I’ve noticed two schools of thought when it comes to fantasy spaceship operations.
- Tons of people
- Tons of automation
On one hand… Who WERE all those people that Jean-Luc passed on the corridor? What were all those soldiers (meant to be) doing that got vented into space when a ship got destroyed on Battlestar Gallactica?
On the other hand… the only reason why there were ANY people on the ship featured in Passengers was because they were going to colonize another planet. They were meant to sleep the entire way. For decades (or like in Mass Effect, for hundreds of years). In some writer’s imaginations, the ship’s Artificial Intelligence system and bots can handle the entire operation.
The automation route is interesting… I’ll talk about that more later. Today, however, I’m on the side of people.
I’d like to put forward the idea that all those people gathered on deck cheering Ender were *actually* from the IT Department.
Delivering enterprise experiences is amazingly complex and there are a LOT of people involved. The person that shows up to help you when your computer craps out, is just the tip of the spear. Behind her is an entire department of support staff that is responsible for helping out with laptop, desktop, software, login, and phone system problems for everyone in your company. Depending on how big your company is, there’s usually another group of people responsible for designing how those end user systems are configured. If your company has an internal website (that includes HR stuff, anything with a form on it, or other internal tools that connect to the inter or intranet), there are a couple of people working on that. If y’all actually produce web-based things for sale, there are a few TEAMS for that. Once all those teams exist, of course you need centralized infrastructure management, networking, process, and security (and compliance) teams. Of course, then you need people to design interfaces for those systems and manage the complexity of the complexity. Even if you work at a smaller business with a small IT team, they probably pay other companies for these services and systems — so they exist somewhere. Yeah.
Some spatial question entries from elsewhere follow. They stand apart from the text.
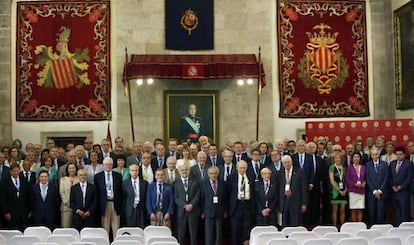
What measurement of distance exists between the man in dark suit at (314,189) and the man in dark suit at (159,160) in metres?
2.45

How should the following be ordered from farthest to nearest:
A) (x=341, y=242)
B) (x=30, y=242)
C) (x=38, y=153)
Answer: (x=38, y=153) < (x=30, y=242) < (x=341, y=242)

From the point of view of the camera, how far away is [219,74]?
48.7 ft

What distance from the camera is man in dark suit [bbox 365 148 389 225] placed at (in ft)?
36.4

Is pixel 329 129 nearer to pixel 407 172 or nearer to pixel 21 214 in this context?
pixel 407 172

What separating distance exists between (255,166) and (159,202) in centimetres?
166

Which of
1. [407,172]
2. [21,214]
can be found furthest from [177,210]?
[407,172]

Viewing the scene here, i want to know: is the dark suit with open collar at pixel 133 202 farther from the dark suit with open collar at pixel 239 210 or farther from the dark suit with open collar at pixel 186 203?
the dark suit with open collar at pixel 239 210

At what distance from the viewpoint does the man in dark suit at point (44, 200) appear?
1034 cm

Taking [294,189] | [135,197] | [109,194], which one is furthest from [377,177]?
[109,194]

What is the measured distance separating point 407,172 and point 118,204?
4.76m

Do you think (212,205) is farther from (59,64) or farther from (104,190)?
(59,64)

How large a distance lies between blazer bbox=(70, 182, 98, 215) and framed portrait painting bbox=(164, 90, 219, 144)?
5360mm

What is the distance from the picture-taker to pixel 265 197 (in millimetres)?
10250

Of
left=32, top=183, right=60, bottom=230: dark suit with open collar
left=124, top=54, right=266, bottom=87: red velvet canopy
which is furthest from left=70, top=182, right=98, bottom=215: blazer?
left=124, top=54, right=266, bottom=87: red velvet canopy
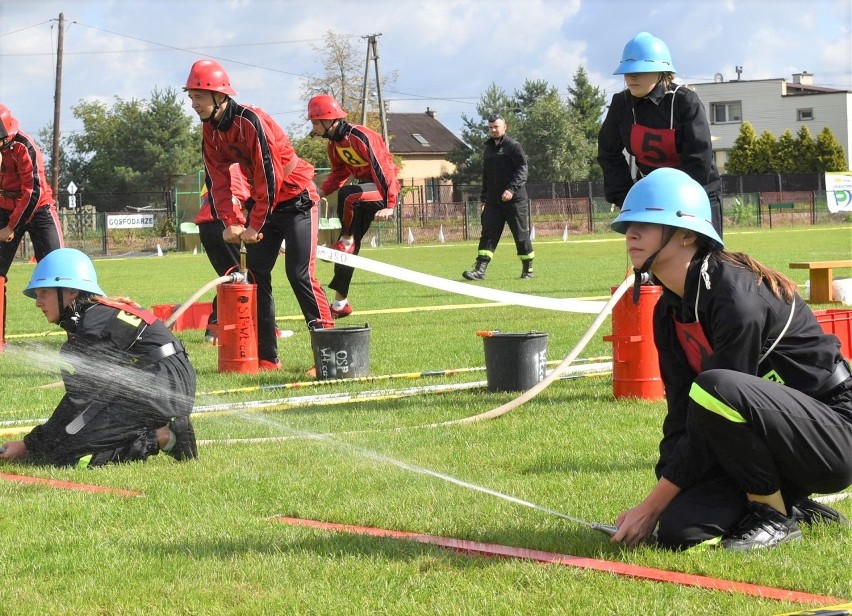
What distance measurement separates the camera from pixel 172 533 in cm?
479

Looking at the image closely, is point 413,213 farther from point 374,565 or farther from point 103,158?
point 374,565

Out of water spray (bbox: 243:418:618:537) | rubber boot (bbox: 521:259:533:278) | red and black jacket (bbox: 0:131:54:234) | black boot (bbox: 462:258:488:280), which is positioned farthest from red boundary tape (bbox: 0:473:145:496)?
rubber boot (bbox: 521:259:533:278)

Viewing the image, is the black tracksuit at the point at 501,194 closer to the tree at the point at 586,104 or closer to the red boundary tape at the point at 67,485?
the red boundary tape at the point at 67,485

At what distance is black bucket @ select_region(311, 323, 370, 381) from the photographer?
29.9 ft

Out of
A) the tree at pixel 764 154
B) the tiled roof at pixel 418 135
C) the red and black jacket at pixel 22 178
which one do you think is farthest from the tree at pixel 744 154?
the red and black jacket at pixel 22 178

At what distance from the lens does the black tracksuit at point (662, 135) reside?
753 centimetres

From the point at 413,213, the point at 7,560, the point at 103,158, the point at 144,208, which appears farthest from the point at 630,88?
the point at 103,158

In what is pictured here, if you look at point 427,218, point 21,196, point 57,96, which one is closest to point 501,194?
point 21,196

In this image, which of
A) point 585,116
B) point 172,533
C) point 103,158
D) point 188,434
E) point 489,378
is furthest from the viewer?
point 585,116

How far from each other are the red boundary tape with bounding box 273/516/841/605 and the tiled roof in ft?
293

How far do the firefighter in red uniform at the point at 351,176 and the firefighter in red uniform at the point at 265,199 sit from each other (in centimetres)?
179

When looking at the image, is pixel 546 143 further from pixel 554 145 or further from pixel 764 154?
pixel 764 154

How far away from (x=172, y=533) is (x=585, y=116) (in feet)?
264

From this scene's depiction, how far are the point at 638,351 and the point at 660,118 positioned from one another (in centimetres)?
153
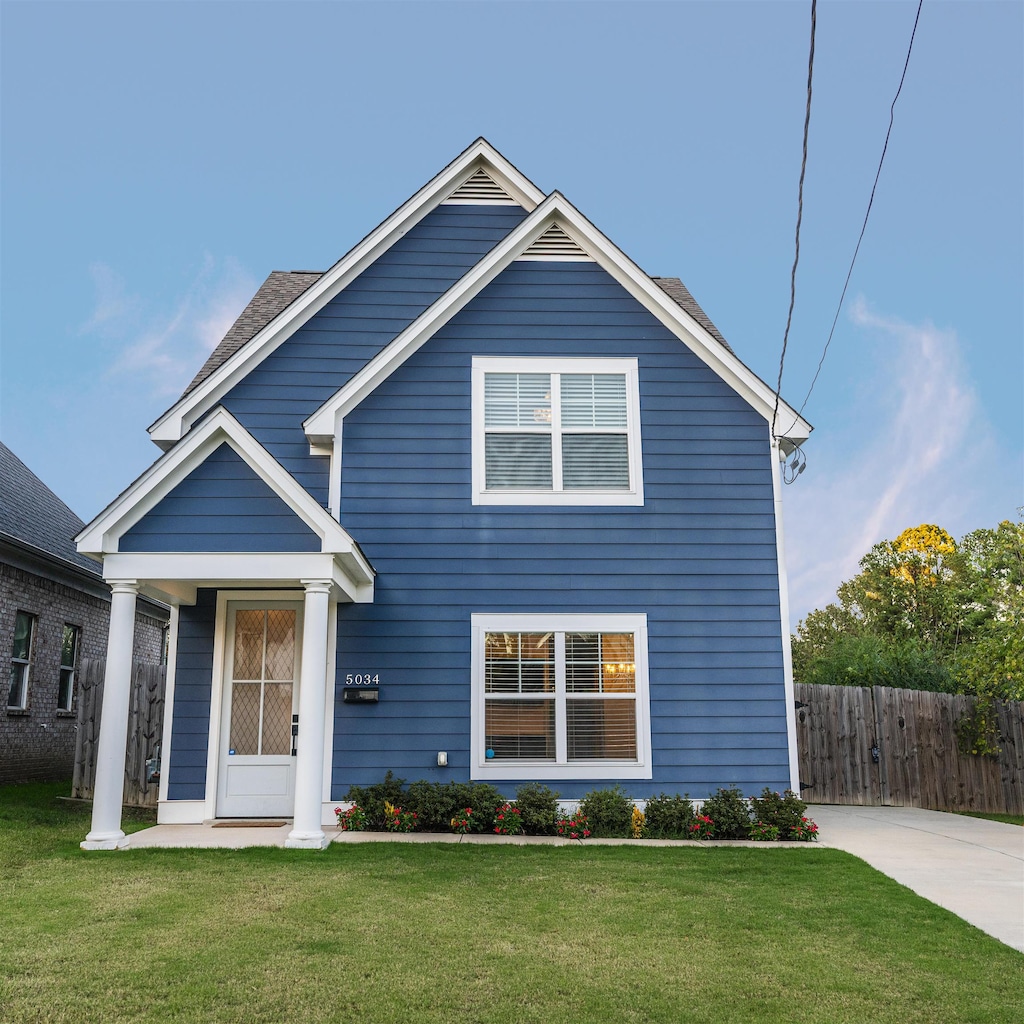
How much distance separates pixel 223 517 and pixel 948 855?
299 inches

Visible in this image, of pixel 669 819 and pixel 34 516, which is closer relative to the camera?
pixel 669 819

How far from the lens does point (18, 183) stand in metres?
38.1

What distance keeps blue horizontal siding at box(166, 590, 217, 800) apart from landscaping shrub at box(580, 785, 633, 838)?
4199 millimetres

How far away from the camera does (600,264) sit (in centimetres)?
1134

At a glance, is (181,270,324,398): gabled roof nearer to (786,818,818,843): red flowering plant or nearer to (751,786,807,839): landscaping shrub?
(751,786,807,839): landscaping shrub

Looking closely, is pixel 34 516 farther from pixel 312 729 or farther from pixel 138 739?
pixel 312 729

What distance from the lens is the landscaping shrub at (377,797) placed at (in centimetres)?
955

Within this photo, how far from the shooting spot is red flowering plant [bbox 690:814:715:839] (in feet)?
31.4

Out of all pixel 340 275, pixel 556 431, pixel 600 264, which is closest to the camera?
pixel 556 431

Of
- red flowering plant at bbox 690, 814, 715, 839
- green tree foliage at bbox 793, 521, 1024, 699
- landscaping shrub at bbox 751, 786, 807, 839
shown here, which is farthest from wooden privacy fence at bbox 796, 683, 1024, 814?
red flowering plant at bbox 690, 814, 715, 839

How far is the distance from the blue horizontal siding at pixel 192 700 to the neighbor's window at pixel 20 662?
514 centimetres

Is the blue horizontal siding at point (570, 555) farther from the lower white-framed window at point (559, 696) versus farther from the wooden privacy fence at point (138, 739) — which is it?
the wooden privacy fence at point (138, 739)

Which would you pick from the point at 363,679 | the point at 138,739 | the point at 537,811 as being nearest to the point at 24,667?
the point at 138,739

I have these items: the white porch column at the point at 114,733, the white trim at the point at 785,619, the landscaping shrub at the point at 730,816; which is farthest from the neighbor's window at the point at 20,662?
the white trim at the point at 785,619
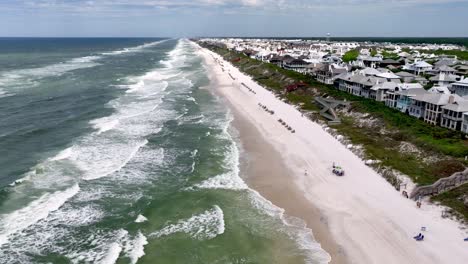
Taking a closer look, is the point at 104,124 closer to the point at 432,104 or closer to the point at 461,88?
the point at 432,104

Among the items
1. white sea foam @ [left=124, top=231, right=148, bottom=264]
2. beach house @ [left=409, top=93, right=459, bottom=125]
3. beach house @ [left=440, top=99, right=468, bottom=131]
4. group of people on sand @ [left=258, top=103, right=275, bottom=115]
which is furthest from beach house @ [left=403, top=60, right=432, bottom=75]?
white sea foam @ [left=124, top=231, right=148, bottom=264]

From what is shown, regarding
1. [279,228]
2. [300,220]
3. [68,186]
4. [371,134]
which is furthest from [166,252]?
[371,134]

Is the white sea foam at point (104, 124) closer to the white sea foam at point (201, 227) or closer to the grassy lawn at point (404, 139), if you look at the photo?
the white sea foam at point (201, 227)

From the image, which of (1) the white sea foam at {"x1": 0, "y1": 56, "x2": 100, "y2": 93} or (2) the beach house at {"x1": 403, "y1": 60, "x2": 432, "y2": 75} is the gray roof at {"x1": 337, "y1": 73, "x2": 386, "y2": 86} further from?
(1) the white sea foam at {"x1": 0, "y1": 56, "x2": 100, "y2": 93}

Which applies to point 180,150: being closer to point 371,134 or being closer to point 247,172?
point 247,172

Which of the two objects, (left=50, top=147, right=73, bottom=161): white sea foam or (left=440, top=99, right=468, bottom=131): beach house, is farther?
(left=440, top=99, right=468, bottom=131): beach house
The sheer number of roles involved in making your average business tick is nontrivial.
Can you imagine being 3 light years out from earth with a processor failure that impacts your AI? Sure, you can train one of your 3 astronauts to swap out a board after they wake up from cryo-sleep, but what happens when that failure triggers a write error which propagates to corrupt a backup database which then takes down your propulsion system, your lighting system, and makes your AI start omitting every third word when it speaks because for some reason they all reference the same corrupt data (…don’t ask, I just made that last part up but stranger things have happened)??
That’s right. In the future, all those people on those spaceships will work in IT. And, ironically, they’ll be working to automate all the things.